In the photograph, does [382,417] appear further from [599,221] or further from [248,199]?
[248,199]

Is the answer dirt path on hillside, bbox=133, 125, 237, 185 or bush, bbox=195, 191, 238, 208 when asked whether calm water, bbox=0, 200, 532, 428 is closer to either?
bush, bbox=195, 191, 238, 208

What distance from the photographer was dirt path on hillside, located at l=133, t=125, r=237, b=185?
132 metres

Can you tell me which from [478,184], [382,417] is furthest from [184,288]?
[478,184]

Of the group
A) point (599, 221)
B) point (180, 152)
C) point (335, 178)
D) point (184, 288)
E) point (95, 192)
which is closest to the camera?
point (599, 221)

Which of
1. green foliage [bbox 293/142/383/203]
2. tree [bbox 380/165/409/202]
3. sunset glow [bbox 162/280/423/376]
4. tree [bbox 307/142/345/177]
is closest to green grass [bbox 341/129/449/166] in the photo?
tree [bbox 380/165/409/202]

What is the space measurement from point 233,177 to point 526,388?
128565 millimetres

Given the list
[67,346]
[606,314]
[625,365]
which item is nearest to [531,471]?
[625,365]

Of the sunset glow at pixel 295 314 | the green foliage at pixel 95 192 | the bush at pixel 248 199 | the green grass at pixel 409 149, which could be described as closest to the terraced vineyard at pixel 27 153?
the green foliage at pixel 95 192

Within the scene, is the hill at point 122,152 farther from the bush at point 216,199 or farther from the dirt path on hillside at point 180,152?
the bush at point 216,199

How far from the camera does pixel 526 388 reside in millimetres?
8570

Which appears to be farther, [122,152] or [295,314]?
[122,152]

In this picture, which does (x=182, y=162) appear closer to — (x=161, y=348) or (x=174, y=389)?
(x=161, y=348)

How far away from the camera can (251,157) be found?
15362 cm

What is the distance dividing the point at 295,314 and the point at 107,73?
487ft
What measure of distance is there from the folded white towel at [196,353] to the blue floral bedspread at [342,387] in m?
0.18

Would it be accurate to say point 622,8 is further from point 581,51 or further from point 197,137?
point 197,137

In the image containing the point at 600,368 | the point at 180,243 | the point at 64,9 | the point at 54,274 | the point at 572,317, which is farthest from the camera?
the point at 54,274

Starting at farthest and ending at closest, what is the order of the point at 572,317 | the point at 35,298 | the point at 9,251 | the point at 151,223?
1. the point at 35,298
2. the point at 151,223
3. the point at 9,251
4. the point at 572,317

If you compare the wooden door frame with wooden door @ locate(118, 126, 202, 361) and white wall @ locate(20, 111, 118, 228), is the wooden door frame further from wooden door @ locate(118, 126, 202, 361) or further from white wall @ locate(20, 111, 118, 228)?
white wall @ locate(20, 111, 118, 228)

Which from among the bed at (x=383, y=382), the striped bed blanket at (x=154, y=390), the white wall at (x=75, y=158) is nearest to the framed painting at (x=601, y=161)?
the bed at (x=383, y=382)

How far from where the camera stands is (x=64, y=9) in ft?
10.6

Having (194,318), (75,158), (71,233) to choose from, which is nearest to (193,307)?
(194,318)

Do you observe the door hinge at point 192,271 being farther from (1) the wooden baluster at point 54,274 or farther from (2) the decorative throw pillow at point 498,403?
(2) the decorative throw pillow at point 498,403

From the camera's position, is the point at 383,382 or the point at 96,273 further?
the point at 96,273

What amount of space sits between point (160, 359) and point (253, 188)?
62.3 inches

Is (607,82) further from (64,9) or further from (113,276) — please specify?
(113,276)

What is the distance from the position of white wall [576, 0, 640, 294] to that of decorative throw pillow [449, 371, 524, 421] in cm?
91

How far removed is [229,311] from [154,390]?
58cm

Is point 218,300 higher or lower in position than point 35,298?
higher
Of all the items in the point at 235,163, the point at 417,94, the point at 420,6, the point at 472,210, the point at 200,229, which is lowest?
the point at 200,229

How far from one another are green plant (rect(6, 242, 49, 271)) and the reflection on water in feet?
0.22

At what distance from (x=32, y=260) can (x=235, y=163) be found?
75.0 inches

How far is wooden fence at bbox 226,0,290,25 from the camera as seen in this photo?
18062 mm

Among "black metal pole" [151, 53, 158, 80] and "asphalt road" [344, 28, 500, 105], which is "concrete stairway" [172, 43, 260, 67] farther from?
■ ■ ■
§ **Problem requirements**: Copy the data verbatim, starting at the line that contains "Is point 218,300" and continuing through the final line of the data, with both ends included.

§ **The result**:
Is point 218,300 higher or lower in position than point 35,298?
higher
Of all the items in the point at 235,163, the point at 417,94, the point at 420,6, the point at 472,210, the point at 200,229, which is lowest?
the point at 200,229

How far from one another are green plant (rect(6, 242, 49, 271)) and the reflection on water in feet?
0.22

At what distance from (x=32, y=260) can (x=235, y=163) be found?
75.0 inches

How far is wooden fence at bbox 226,0,290,25 from the camera as seen in this photo?
18062 mm

Among "black metal pole" [151, 53, 158, 80] and "asphalt road" [344, 28, 500, 105], which is "concrete stairway" [172, 43, 260, 67] farther from?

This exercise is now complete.